Quelle drôle d'idée d'adapter en série le chef d'œuvre absolu de Cronenberg, l'inoubliable Dead Ringers (Faux semblants), même en prétendant revenir au roman dont le Canadien fou s'était inspiré (Twins de Bari Wood et Jack Geasland) ! On craint d'abord le pire, qui serait une version "féministe" de l'œuvre d'un réalisateur parfois accusé de misogynie par ceux qui n'avaient jamais essayé de comprendre son propos. Heureusement, on réalise très vite qu'il n'en est rien et que la série d'Alice Birch est quasiment un hommage au film, dont elle reprend des éléments esthétiques (comme les tenues professionnelles rouges) et thématiques (le goût pour quelques scènes gore éprouvantes). On saisit aussi que le motif essentiel de l'existence de la série est le défi que voulait relever Rachel Weisz en jouant ce double rôle de jumelles (les jumeaux Mantle changent de genre mais gardent leurs prénoms) qui avait porté Jeremy Irons au sommet de son Art...

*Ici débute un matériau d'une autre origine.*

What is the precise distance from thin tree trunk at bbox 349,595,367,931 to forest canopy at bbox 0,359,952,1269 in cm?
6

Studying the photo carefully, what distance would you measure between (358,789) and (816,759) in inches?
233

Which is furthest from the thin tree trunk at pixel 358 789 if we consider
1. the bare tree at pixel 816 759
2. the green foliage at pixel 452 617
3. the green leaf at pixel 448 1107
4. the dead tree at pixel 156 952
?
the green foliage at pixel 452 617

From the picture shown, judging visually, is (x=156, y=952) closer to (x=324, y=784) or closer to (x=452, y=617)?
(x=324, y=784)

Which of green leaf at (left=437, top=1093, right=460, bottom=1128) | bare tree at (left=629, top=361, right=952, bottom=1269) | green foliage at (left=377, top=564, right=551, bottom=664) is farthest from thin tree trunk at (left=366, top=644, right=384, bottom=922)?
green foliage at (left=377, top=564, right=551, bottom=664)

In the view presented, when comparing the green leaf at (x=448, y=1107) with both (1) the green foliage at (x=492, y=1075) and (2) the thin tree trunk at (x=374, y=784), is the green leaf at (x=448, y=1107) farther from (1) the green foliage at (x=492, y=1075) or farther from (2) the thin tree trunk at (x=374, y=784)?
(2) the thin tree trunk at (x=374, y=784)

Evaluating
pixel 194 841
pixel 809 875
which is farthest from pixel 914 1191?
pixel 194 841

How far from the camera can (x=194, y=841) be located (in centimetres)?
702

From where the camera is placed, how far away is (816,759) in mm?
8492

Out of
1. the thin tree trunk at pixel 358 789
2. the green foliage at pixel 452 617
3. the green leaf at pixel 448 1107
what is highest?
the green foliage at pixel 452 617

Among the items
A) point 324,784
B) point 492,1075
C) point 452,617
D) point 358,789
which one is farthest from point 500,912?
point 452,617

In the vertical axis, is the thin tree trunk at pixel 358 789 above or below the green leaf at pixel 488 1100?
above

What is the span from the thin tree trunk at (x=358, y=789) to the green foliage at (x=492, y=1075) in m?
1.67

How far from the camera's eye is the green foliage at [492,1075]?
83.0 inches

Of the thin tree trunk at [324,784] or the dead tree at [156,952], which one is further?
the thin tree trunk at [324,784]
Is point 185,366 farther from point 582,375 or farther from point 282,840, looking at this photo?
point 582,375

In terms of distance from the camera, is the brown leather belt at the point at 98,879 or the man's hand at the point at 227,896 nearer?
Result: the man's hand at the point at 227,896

Et il faut admettre que Rachel Weisz s'en sort bien, même si l'on déplorera que, de nos jours, on ne fasse plus confiance au talent des acteurs pour interpréter avec finesse deux personnalités clairement différentes, ni à l'intelligence du public pour reconnaître qui est qui, puisque l'on prend soin ici d'attribuer à chaque jumelle une coiffure différente (cheveux attachés et cheveux défaits). Ce n'est peut être là qu'un détail mais, dans le fond, c'est profondément symptomatique d'une époque de régression intellectuelle des propositions artistiques.
Après, pour étendre l'intrigue finalement assez simple de Dead Ringers sur 6 épisodes de 60 minutes, la série abordera d'autres thématiques, comme la nocivité et la profonde perversité du capitalisme moderne, mais aussi les dysfonctionnements émotionnels de la famille. Tout cela n'est pas inintéressant, certes, mais fonctionne finalement comme des dérivatifs inutiles à une intrigue principale qui s'en trouve diluée. Et puis, le petit twist final rajoute encore un soupçon de médiocrité commerciale à tout cela.
Bref, une série qui n'est certes pas honteuse, mais très oubliable.